Desde o sumiço do casal e do pedido de resgate de R$ 5 mil, as investigações, inclusive com a participação do Grupo Tigre, foram sigilosas. O resgate deixou de ser cobrado pelos sequestradores e o casal continua desaparecido.
Ao cobrar uma solução da Secretaria de Segurança Pública, pastores da Congregação Cristã e o deputado estadual evangélico Edno Guimarães (PL), argumentam que a polícia não deveria ter abandonado as investigações. Esta semana, amigos e familiares de Otília e João Lima estiveram em Curitiba, buscando apoio de parlamentares evangélicos para exigir mais empenho da polícia.

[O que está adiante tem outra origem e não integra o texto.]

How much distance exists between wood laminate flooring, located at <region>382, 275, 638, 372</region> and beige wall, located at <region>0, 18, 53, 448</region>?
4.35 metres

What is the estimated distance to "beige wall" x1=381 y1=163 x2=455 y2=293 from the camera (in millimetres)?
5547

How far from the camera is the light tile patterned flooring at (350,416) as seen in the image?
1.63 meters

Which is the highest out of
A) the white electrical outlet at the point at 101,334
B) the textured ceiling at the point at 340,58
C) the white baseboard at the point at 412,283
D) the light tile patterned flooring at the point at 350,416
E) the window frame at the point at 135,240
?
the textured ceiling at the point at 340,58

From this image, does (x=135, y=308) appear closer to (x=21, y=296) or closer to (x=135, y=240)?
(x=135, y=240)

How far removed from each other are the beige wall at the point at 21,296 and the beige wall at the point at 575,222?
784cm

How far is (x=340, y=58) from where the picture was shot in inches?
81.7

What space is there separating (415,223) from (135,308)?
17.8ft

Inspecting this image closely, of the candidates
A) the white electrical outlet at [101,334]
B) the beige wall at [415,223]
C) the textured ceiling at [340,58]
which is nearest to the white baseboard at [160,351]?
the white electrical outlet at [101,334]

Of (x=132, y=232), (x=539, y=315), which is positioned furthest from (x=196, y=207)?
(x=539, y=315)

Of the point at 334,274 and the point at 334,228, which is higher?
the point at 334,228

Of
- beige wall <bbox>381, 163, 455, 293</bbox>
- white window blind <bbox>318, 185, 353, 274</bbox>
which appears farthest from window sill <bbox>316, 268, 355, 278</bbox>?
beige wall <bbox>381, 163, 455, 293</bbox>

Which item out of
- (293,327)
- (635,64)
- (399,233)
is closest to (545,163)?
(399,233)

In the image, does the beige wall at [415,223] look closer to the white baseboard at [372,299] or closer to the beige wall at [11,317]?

De acordo com informações dadas ontem pelo delegado de Ivaiporã, Aparecido Antônio Gregório, tão logo a queixa foi registrada pelos pastores, a polícia começou a trabalhar, requisitando inclusive o grampeamento de dois telefones, onde haviam sido feitos os primeiros contatos.
‘‘O Grupo Tigre entrou nas investigações de imediato e trabalhou 40 dias em Ivaiporã, mas saiu do caso sem conseguir elucidar o sequestro’’, contou Gregório. Ele afirma que deu sequência às investigações, mas também não obteve progresso.
O delegado revelou que, de início, o pedido de resgate aconteceu através de um bilhete, amarrado a uma pedra e colocado dentro de um saco plástico, endereçado ao pastor João Arlindo. Nele, mediante ameaças de matar o casal, o sequestrador pedia que fosse feita a coleta de dinheiro entre os fiéis para providenciar o pagamento do resgate. Dizia ainda que o pastor deveria aguardar novas instruções sobre o local para a entrega do dinheiro.
Nas semanas seguintes surgiram mais dois bilhetes, sempre em tom ameaçador e até exigindo pressa, justificando que Dona Otília estava doente. ‘‘No último deles, o sequestrador marcou horário e local para entrega, mas não apareceu e nunca mais fez contato’’, informou o delegado.
A polícia chegou a pedir prisão preventiva de duas pessoas, mas avaliando que os argumentos não eram suficientes, a justiça negou. O casal sumiu de casa, numa chácara próxima da Igreja da Congregação Cristã, situada na Rua Maranhão, Vila Santa Terezinha, sem levar pertences.